**Set exercise:** Please reproduce the records below word for word, leaving out the pictures.

Excerpts from a spatial dataset
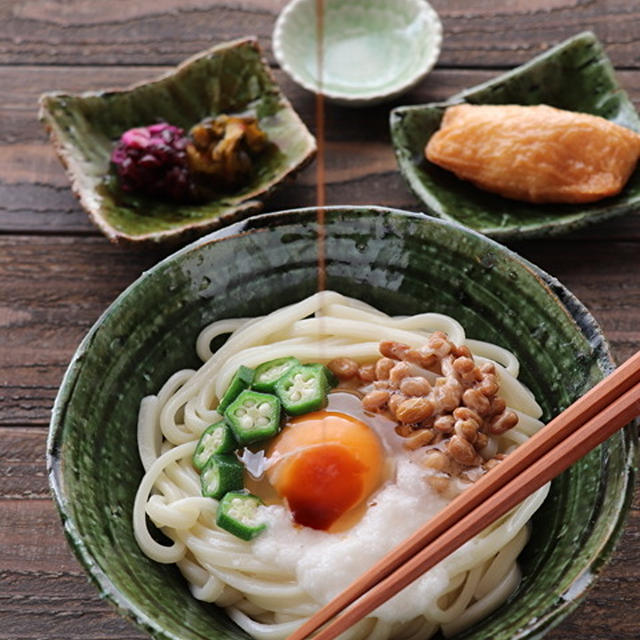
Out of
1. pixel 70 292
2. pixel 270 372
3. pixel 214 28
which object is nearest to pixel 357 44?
pixel 214 28

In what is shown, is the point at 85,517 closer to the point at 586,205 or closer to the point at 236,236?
the point at 236,236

**Complete response:**
Out of
1. pixel 70 292
2. pixel 270 372
3. pixel 214 28
which object is nearest to pixel 357 44?
pixel 214 28

In what is shown, is the point at 85,517 closer to the point at 586,205 or closer to the point at 236,236?
the point at 236,236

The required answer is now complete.